* [Selected excerpt]:
----

All 1 Richard Burgon contributions to the Divorce, Dissolution and Separation Bill 2017-19

Read Bill Ministerial Extracts

Tue 25th Jun 2019
Divorce, Dissolution and Separation Bill
Commons Chamber

2nd reading: House of Commons & Money resolution: House of Commons & Programme motion: House of Commons

Divorce, Dissolution and Separation Bill Debate

Full Debate: Read Full Debate
Department: Ministry of Justice

Divorce, Dissolution and Separation Bill

Richard Burgon Excerpts
2nd reading: House of Commons & Money resolution: House of Commons & Programme motion: House of Commons
Tuesday 25th June 2019

(4 years, 10 months ago)

Commons Chamber
Read Full debate Divorce, Dissolution and Separation Bill 2017-19 Read Hansard Text Read Debate Ministerial Extracts
Richard Burgon Portrait Richard Burgon (Leeds East) (Lab)
- Hansard - -

I welcome the Bill. Labour supports the introduction of a no-fault divorce procedure, which we committed to in our 2017 general election manifesto, and we are pleased that the Government have acted, especially in the light of the troubling case of Owens v. Owens. We will therefore vote to support the Bill if a vote is called at this stage. We will use our time in Committee to amend the Bill, if need be, to ensure that it is the best law possible for those who are already going through a difficult time in their lives.

----

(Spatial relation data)
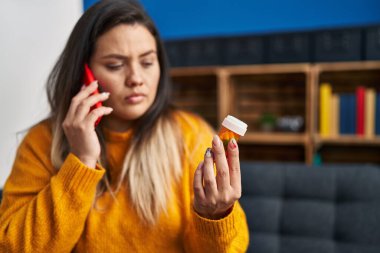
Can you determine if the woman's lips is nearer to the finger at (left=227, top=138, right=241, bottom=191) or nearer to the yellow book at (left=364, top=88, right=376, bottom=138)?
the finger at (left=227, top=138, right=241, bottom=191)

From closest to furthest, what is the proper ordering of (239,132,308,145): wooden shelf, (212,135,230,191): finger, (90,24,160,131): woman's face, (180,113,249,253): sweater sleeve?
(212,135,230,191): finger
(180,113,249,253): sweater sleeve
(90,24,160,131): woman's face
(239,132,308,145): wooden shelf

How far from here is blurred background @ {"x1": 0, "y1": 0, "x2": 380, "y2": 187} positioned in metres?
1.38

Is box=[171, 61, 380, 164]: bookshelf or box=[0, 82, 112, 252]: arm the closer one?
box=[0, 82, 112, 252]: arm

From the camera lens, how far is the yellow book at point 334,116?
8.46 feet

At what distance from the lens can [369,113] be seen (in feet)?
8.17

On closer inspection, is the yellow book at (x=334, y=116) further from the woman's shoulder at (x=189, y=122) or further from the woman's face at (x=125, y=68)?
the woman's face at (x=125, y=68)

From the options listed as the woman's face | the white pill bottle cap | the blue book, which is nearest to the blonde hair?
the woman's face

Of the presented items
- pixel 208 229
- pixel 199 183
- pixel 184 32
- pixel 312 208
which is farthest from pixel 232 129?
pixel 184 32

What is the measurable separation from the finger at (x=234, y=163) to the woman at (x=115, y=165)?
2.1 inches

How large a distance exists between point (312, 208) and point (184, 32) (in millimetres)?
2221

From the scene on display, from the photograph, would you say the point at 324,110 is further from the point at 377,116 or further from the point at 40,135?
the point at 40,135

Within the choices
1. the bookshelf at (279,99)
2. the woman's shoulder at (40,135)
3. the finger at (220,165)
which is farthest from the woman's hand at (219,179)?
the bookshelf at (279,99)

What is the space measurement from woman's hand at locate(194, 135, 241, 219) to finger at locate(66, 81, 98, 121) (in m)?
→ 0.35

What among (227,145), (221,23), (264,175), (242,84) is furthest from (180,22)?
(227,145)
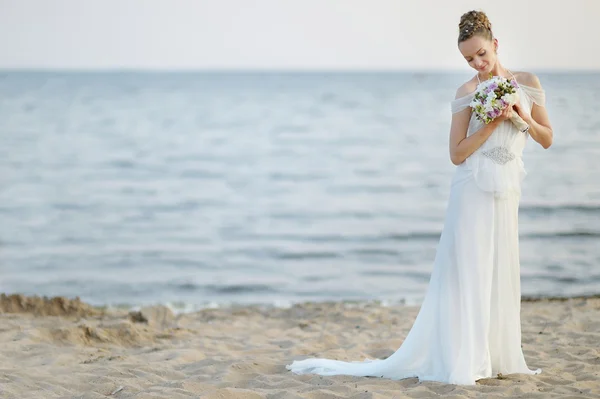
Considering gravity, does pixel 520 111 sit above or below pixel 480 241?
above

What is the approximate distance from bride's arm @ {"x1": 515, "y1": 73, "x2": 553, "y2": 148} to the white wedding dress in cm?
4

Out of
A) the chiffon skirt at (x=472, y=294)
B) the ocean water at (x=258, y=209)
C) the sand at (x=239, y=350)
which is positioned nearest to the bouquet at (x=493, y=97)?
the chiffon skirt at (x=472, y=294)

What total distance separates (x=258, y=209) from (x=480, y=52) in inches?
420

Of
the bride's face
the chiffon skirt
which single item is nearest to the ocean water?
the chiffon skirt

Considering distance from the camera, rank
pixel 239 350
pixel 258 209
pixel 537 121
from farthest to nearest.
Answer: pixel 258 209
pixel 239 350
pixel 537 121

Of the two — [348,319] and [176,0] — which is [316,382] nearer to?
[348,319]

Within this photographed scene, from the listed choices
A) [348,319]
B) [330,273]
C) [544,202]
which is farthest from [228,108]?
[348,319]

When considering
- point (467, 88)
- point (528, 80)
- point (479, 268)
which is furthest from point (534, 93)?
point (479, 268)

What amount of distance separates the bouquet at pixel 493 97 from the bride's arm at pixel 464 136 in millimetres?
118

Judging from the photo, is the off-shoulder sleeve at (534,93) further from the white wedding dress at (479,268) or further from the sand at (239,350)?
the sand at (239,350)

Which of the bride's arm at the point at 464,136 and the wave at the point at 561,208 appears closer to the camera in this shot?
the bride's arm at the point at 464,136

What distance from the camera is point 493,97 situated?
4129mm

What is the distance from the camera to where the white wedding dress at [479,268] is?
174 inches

----

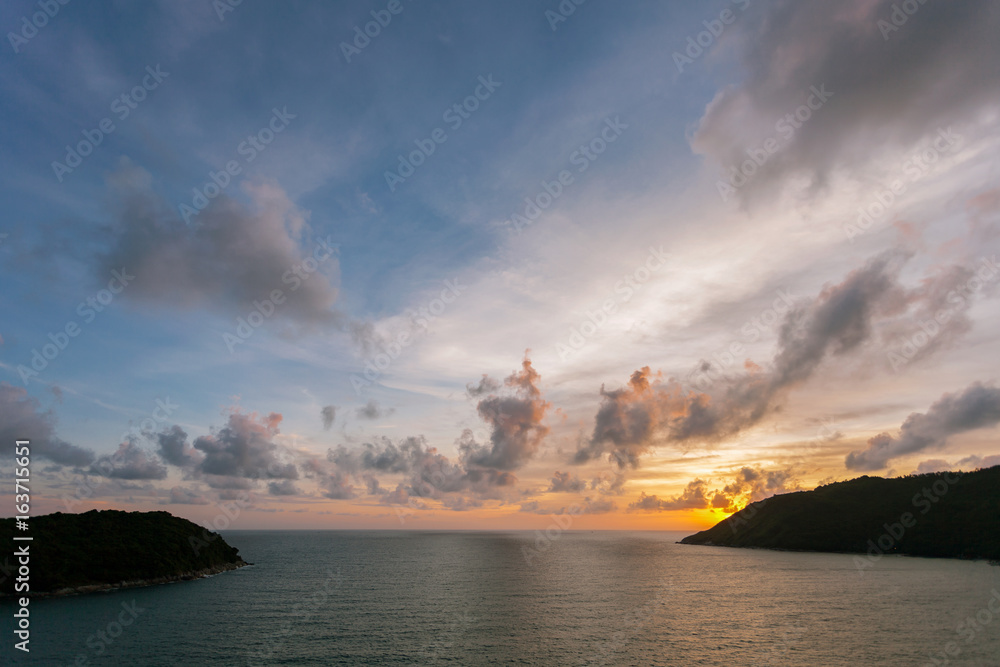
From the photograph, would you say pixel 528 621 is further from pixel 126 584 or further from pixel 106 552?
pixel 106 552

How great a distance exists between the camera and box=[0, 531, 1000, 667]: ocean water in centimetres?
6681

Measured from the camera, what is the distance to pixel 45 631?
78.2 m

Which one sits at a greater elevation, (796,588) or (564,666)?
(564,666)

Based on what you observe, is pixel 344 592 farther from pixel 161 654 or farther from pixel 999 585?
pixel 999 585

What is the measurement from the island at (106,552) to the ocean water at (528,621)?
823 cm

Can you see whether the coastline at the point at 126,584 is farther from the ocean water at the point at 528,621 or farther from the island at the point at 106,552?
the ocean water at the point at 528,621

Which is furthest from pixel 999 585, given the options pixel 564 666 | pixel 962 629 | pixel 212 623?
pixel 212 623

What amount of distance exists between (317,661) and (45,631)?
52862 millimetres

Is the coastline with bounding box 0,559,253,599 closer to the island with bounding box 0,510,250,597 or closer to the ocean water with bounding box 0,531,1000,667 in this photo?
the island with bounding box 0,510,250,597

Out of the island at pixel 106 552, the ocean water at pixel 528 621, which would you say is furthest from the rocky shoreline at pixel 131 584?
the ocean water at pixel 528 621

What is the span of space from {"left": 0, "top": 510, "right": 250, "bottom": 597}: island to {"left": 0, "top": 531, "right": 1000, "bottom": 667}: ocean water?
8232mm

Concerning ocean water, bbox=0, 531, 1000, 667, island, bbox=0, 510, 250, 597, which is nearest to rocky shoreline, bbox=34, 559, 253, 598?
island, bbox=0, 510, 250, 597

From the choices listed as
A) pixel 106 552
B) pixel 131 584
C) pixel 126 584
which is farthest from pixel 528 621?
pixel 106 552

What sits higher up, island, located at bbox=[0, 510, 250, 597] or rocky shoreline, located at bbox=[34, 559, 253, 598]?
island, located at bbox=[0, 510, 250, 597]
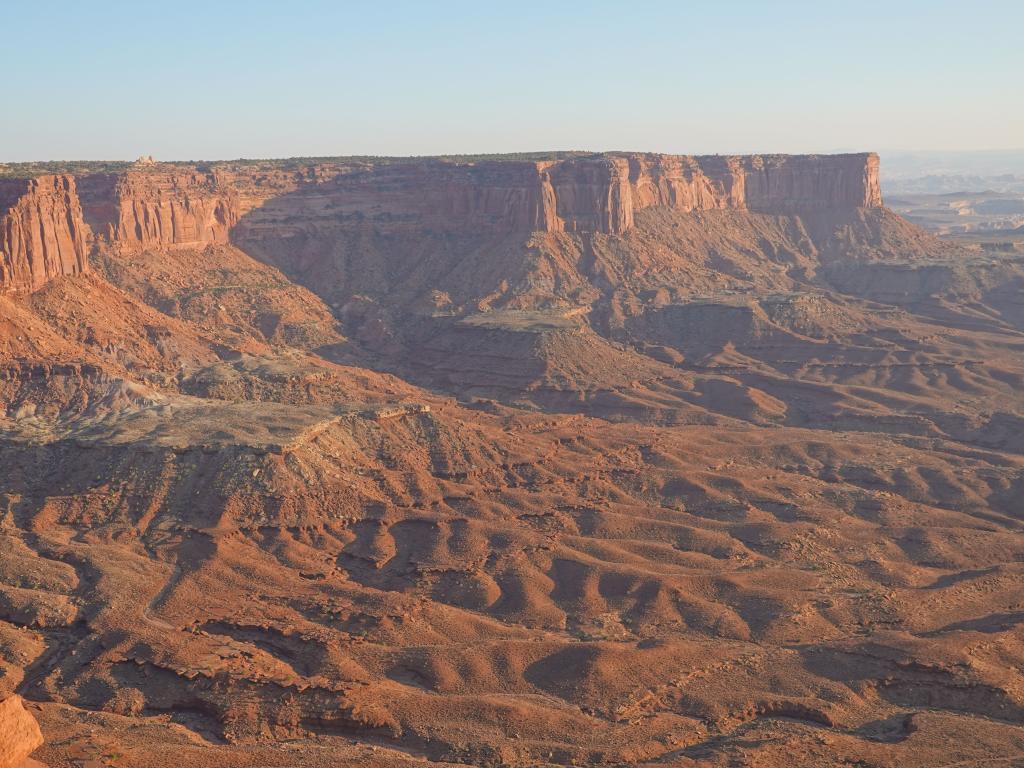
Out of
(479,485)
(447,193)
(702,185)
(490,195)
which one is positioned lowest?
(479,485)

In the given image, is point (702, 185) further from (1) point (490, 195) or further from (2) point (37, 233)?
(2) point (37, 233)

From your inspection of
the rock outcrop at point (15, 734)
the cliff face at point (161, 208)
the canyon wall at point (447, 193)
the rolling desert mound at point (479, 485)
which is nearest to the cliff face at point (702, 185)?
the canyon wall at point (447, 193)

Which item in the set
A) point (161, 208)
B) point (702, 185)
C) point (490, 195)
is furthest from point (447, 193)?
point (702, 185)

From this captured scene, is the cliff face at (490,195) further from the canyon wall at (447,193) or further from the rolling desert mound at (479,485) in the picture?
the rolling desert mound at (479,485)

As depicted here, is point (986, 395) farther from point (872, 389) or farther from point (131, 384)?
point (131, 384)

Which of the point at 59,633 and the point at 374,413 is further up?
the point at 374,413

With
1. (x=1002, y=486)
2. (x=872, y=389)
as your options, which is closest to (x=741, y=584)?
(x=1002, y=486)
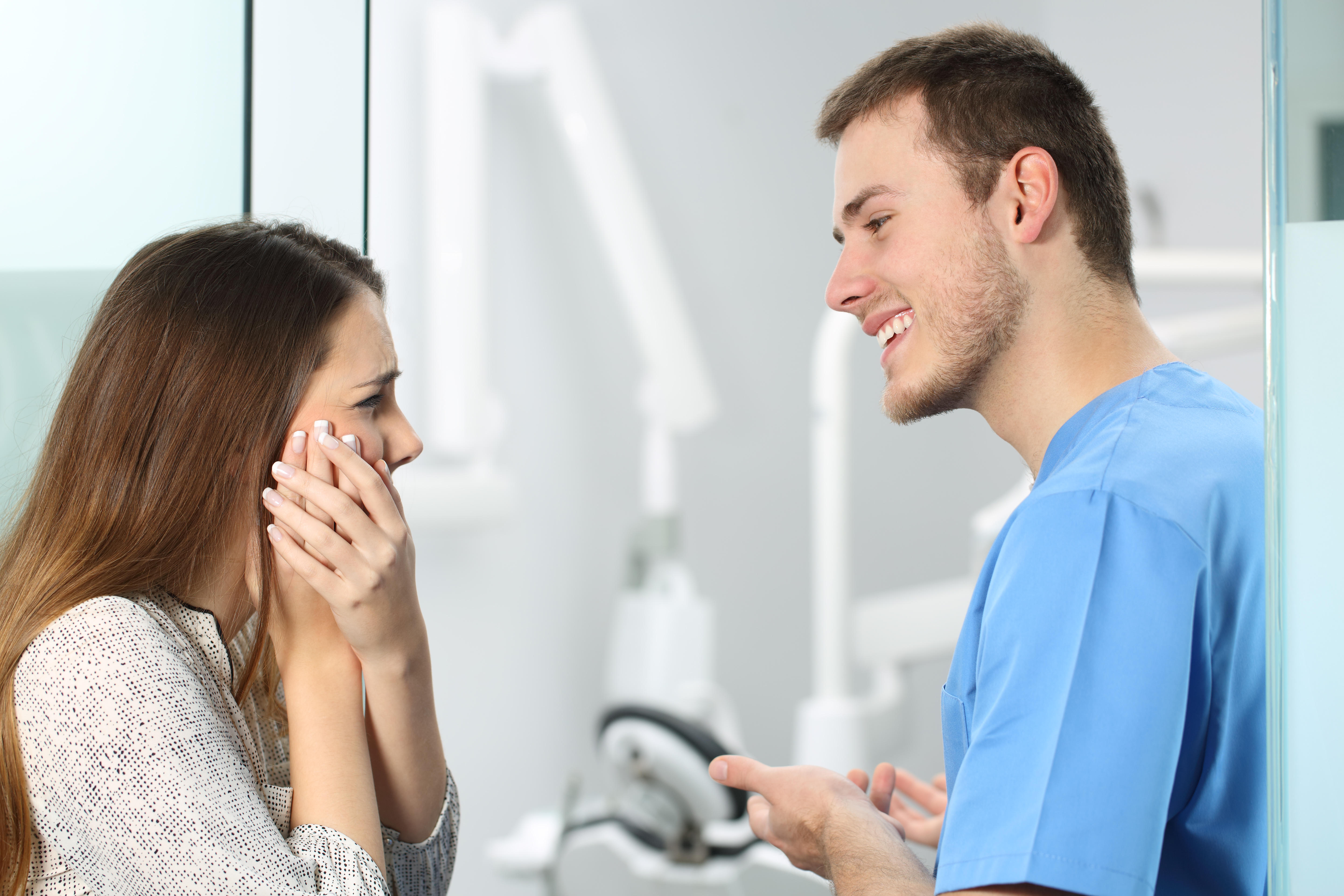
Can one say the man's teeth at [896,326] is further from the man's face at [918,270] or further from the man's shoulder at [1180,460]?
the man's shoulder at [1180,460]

----

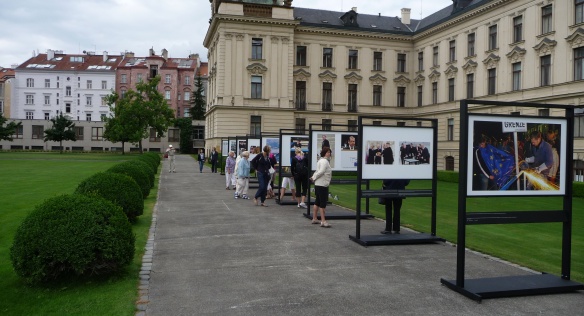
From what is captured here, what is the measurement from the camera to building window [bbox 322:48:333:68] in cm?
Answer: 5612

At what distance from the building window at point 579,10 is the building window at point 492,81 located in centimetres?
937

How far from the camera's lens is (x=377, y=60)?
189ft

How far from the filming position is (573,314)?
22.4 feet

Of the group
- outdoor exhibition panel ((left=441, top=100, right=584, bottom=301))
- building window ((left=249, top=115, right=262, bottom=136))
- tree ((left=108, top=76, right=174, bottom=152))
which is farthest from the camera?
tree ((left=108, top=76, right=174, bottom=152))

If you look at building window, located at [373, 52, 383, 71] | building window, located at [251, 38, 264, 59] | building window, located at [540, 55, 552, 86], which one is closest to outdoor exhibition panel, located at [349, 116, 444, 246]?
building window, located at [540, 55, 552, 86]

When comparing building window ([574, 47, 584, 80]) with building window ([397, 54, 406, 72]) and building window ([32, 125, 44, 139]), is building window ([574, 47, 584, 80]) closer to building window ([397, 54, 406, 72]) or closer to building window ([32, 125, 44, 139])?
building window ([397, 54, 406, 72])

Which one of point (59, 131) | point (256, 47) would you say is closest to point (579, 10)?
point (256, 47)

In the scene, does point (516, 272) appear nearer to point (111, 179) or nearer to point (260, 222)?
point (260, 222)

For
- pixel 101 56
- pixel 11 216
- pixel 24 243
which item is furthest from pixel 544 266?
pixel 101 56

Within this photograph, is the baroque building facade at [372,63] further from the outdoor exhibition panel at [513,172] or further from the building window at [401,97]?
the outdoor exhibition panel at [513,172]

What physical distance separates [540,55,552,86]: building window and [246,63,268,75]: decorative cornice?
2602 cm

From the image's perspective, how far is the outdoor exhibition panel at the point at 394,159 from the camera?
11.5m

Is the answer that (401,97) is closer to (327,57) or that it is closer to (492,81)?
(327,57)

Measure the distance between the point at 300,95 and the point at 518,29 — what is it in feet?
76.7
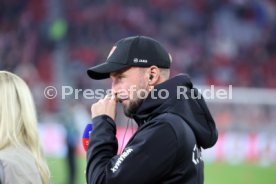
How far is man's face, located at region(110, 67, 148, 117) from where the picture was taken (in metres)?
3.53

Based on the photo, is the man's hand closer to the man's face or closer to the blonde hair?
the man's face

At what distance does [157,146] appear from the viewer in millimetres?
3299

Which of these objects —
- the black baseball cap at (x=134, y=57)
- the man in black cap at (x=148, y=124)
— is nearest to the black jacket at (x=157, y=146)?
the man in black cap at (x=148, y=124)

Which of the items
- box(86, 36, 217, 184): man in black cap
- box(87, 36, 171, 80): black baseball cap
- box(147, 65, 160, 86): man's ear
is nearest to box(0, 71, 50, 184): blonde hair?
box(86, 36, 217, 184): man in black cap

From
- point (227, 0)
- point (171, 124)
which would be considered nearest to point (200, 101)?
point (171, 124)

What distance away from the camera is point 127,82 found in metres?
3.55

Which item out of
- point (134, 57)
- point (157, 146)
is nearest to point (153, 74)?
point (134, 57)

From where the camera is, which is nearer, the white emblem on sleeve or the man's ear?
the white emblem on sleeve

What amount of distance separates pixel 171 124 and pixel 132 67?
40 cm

----

* [Set exercise A]: In the parliamentary excerpt, which case does Richard Burgon call troubling?
* [Set exercise B]: Show each row above that contains the word "centimetres".

* [Exercise result A]: Owens v. Owens

* [Exercise result B]:
How great a distance exists between the camera and box=[0, 531, 1000, 667]: ocean water in centimetres?
At what distance from the building window at point 579,10 is the building window at point 492,81 located in centimetres?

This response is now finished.